Pourtant, la créativité
et la richesse d'une réflexion
n'apparaissent que si la pensée se sent libre
de vagabonder comme bon lui semble.
C'est là
tout le paradoxe des enseignements. Pour
être enseignée, une idée doit être organisée afin d'être transmise.
Mais le risque de cette organisation est qu'elle peut
la rendre rigide et constituer une sorte de dogme. Alors, même si
le projet initial est d'enrichir la réflexion de ceux qui étudient, il se
produit l'inverse.
Souvent un
enseignement produit malencontreusement cette rigidité et conduit
à des idées exclusives.
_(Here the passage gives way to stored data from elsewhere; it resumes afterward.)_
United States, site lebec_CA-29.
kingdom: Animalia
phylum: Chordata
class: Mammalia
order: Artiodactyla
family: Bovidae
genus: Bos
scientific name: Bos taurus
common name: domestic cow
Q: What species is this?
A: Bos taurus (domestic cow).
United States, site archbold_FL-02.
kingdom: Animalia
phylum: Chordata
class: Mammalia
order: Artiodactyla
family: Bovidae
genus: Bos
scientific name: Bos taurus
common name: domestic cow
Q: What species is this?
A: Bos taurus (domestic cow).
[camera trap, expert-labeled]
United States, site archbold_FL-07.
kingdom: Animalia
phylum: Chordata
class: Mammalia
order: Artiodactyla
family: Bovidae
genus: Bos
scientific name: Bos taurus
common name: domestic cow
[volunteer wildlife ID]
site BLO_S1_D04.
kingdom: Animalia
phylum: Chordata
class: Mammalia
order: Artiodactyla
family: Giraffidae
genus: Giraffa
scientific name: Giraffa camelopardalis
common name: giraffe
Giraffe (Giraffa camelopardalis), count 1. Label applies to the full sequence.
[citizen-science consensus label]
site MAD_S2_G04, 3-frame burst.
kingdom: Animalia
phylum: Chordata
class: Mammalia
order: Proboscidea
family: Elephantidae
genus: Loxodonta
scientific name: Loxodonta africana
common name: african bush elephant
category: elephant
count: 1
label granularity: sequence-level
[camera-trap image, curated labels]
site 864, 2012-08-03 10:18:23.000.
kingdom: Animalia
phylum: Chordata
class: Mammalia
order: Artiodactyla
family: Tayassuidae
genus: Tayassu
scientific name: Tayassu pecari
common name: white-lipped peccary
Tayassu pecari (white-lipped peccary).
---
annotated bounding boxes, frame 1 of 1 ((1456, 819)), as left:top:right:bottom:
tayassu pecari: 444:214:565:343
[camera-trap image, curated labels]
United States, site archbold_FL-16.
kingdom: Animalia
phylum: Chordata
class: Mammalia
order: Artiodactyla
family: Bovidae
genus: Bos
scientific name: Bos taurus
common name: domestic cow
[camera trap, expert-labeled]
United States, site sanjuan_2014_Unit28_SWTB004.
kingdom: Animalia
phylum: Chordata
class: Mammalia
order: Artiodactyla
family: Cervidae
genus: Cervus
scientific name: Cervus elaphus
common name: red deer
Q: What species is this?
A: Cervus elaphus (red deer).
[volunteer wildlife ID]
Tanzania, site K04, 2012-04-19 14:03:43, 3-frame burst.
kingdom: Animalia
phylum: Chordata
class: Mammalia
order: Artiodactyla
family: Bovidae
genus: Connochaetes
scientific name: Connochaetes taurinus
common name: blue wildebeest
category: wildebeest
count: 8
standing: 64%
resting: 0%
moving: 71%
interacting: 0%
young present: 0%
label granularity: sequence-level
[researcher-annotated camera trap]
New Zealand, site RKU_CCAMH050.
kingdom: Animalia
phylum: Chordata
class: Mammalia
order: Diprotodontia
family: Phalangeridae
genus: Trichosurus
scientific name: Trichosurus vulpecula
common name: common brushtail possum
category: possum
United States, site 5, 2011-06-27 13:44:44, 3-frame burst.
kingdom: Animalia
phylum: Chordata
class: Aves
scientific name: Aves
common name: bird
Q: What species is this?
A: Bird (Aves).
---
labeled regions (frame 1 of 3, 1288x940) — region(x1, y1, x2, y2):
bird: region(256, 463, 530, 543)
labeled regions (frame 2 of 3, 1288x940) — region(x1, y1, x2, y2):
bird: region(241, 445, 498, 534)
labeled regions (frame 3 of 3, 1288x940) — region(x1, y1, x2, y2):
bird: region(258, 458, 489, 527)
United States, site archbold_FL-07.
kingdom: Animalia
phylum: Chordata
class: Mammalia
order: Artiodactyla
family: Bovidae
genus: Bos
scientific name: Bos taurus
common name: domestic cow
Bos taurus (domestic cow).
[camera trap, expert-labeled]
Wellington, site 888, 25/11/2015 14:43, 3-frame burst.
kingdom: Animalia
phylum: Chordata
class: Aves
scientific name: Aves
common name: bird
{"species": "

Quelle qu'en soit la richesse, il ferme alors
l'esprit et freine sa réflexion.
Nous ressentons bien
cette nécessité d'être libre des
écoles de pensée afin de ne s'enfermer dans rien. S'il est
évident que le premier danger est représenté par les sectes, la pensée
sectaire est aussi une belle entrave dans tous les domaines de la société
(sport, travail, politique, vie familiale ...etc.
Or, si pour la sécurité de notre
liberté les sectes sont identifiables, la pensée sectaire, elle, est
beaucoup plus pernicieuse car elle se trouve n'importe où.
Un
peu de clarté sur ce qu'est la liberté de penser est donc un moyen de ne pas
se laisser abuser et de garder une réflexion fructueuse et une créativité satisfaisante.
C'est aussi le moyen de ne pas renier
ce que nous ressentons profondément et qui constitue l'essence
de nous-mêmes.
Rester libre même de la liberté
Ne s'attacher à aucune école est donc une condition
nécessaire à la richesse de pensée, à la progression et au
respect de soi. Mais elle n'est pas suffisante
car le risque est alors de prendre une distance
excessive avec la pensée des autres.
C'est aussi un piège d'être "attaché
à la liberté"... cela peut sembler paradoxal, mais c'est
aussi un attachement!
Tout contient une richesse. A trop se protéger, à trop
craindre la rigidité, à trop craindre d'être pollué par autrui, à trop
défendre ses propres idées, croyances et attachements personnels, on risque de passer à
côté des nombreuses ressources qui nous entourent.
La liberté doit s'accompagner
d'ouverture d'esprit, sinon elle se transforme en anarchie ou en
individualisme tournant en rond dans une réflexion personnelle stérile.
Autant l'attachement à une école de pensée ferme l'esprit,
autant l'attachement à la liberté ferme la réflexion. Si nous sommes attachés (même à
la liberté), nous ne sommes pas libres!
Liberté sans attachement
Le protectionnisme intellectuel et ses querelles de clochers
sont évidemment nuisibles à une réflexion saine et productive. L'attachement à la liberté
réserve quelques pièges aussi. Alors quelle est l'attitude juste?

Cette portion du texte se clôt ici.